## Reading passage
■ ■ ■ ■ ■

Key topics covered (click to jump to the section)

  1. The impact of unplanned downtime
  2. Culture and predictive maintenance
  3. The role of the IT team
  4. The key maintenance challenges
  5. Subscribe to our podcast

Niall Sullivan, Senseye: Welcome to the Trend Detection podcast or this series of the Trend Detection podcast. I'm really pleased for this series to invite and talk to today Andy Gailey, who knows Senseye very well. Really good to have you today, Andy. Andy is a consultant and we are UPTIME Consultant. He'll explain just to set, what he does and we'll dive into the conversation, which is going to be all about maintenance. All those people who love maintenance are going to love this conversation, I think. So I'll hand over to you, Andy, just to briefly introduce yourself and your experience.

Andy Gailey: Thanks, Niall. Myself and Niall have known each other for about a year now, but I've had a relationship with Senseye for probably about five years, I think. We met through a client we both were interacting with to do with predictive maintenance. So I'm Andy Gailey, I'm the owner and founder of UPTIME Consultant Limited, based here in Coventry in the United Kingdom. We tend to do most of our business all within the UK, but we have colab work as far as Mexico for my previous employer, PepsiCo.

Formed UPTIME Consultant seven years ago, and the idea was to bring together all of the condition monitoring aspects, maintenance strategy, lubrication, look into the future with connected technology, under an umbrella so that when I go to a client, we could start with lubrication and looking at criticality, but then we could move into what are the critical spares we need to bring in, what does the failing modes look like on these particular assets?

And is there a predictive technology we can use to put the plan maintenance to one side and go on condition? And so, my background is on a mechanical production engineer by trade. I started when I was a teenager, with an apprenticeship, and I spent my formative years in aerospace with a turbine manufacturer. And then I moved into subcontract machining and again, aerospace and prototypes. And then I found myself in motorsport for about six years, working on rally championship cars and four wheel drive systems, Jaguar XJ220, I was involved with that, McLaren F1. And then in the mid 1990s, I applied for a job and ended up in the food industry working for PepsiCo International. The brand I worked for is Snack Foods, which is based in the UK. And I worked in that company for just over 20 years, making salty snack food, including Doritos, squares, Wotsits, anything that was considered a snack, not a potato chip. And in the last nine years of working there, I was asked to go to one side and to formulate a condition monitoring and lubrication strategy for the business. So that's me,

Niall Sullivan, Senseye: Fantastic. Very good intro and lots of interesting use cases I'm sure as well. I wasn't really going to start and talk about unplanned downtime, which funnily enough, we're releasing a big report next week, so that's a little bit of a plug there, but I was going to ask how unplanned downtime has changed in the last 20 years. But I think I'd prefer to start, if it's okay, looking at how maintenance itself is, and I'm sure unplanned downtime features in there quite heavily, but could you give a guide of how that's changed throughout your career, Andy?

Andy Gailey: I actually became... Most maintenance engineers or people involved in reliability, I fell into it by accident. Up until I joined PepsiCo, I was in manufacturing as in making things so removing metal off of aluminum or magnesium casings to make transaxles and things like that. And it was only when I went into the food industry, I worked then really in production working on process and packaging lines. And that was an all-encompassing role, as a technician. So we weren't called maintenance engineers, we were called technicians because we were expected to do everything. So that included the chemical boil-outs or any other low line maintenance work. There's anything specialists, we would bring in specialists to do that, so anything that involved regulations with gas. So I transferred my skills from making things in production engineering into becoming somebody that looked after assets.

■ ■ ■ ■ ■

## Written exercise 1
Filter the entries below down to every line that contains the string "furthest", and copy those lines. Case counts.

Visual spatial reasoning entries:

■ ■ ■ ■ ■

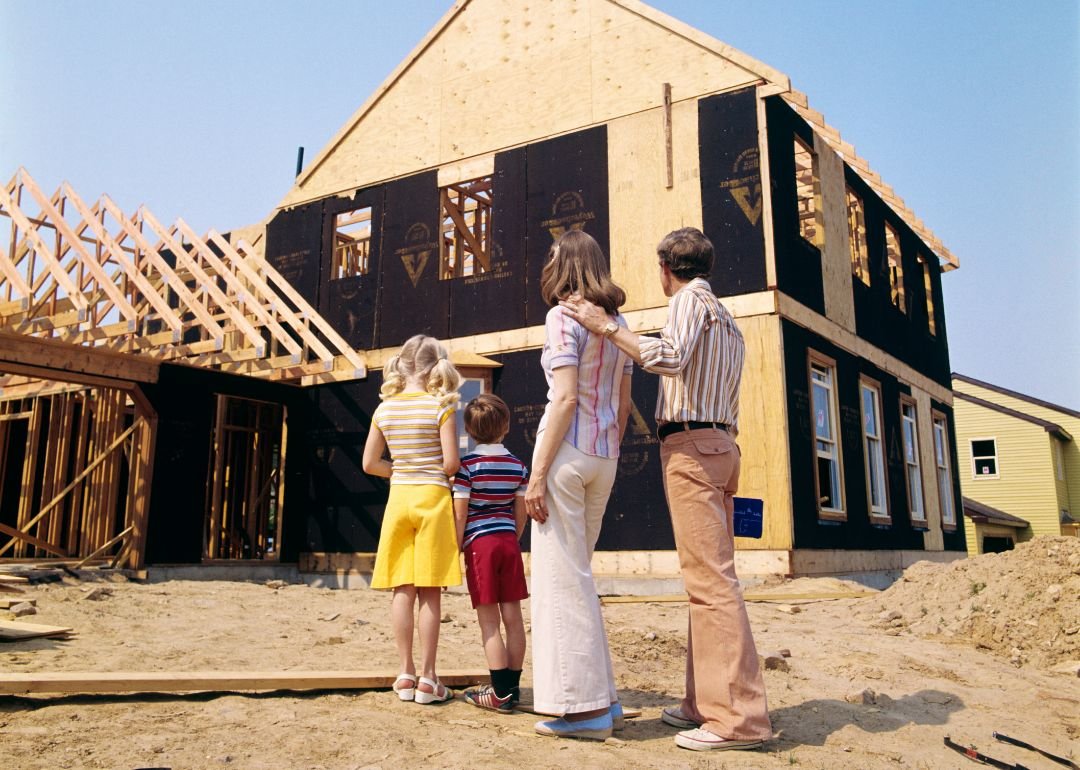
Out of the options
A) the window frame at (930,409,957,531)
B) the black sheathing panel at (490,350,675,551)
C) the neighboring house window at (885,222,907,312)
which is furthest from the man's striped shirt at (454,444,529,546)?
the window frame at (930,409,957,531)

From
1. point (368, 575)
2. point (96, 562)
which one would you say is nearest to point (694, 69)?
point (368, 575)

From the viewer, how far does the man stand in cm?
334

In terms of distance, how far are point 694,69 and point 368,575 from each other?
27.7 ft

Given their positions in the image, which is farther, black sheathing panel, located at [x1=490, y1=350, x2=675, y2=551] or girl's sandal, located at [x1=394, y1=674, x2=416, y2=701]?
black sheathing panel, located at [x1=490, y1=350, x2=675, y2=551]

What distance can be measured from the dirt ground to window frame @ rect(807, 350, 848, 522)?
2525mm

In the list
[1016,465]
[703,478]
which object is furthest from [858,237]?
[1016,465]

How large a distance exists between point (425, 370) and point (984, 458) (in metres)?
29.5

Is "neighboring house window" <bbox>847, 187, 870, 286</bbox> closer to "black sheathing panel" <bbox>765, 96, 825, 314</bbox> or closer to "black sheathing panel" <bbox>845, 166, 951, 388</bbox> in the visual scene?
"black sheathing panel" <bbox>845, 166, 951, 388</bbox>

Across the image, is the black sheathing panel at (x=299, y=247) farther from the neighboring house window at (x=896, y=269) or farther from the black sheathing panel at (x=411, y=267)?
the neighboring house window at (x=896, y=269)

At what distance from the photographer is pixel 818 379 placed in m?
11.7

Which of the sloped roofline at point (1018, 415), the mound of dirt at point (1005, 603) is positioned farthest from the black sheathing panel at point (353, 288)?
the sloped roofline at point (1018, 415)

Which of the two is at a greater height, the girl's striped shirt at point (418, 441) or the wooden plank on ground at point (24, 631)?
the girl's striped shirt at point (418, 441)

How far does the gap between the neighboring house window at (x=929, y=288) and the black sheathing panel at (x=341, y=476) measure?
36.7 feet

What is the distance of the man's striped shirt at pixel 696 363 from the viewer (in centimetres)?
356
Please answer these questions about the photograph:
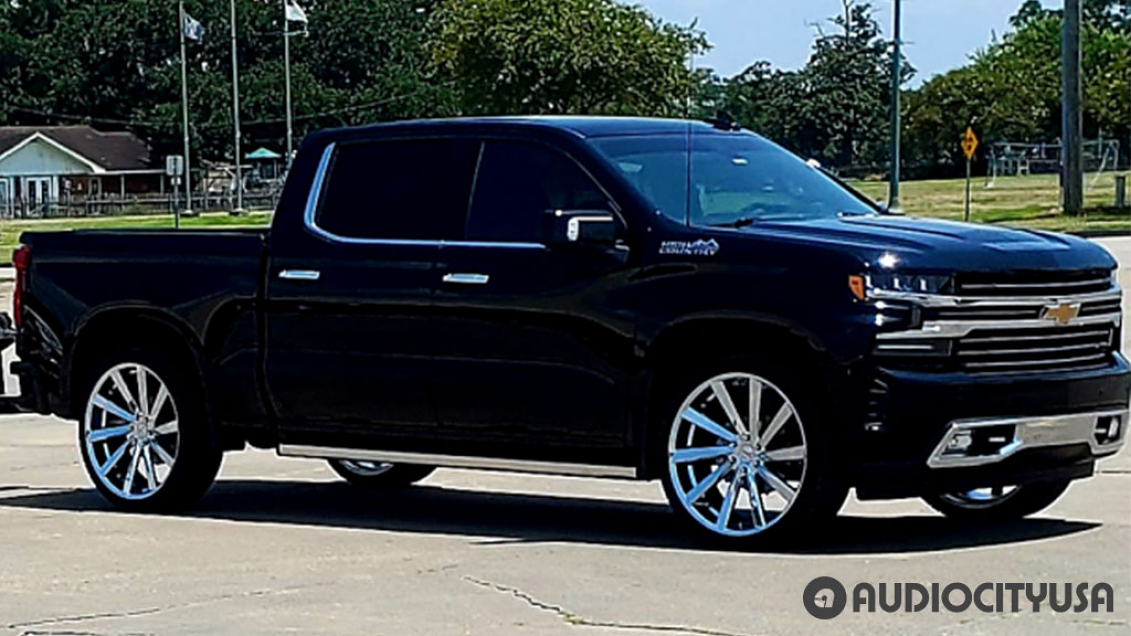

■ ■ ■ ■ ■

## Written exercise 2
According to the podcast transcript, where is UPTIME Consultant Limited based?

## Worked answer 1
which is furthest from the man's striped shirt at (454,444,529,546)?
which object is furthest from [858,237]?

## Worked answer 2
Coventry, in the United Kingdom.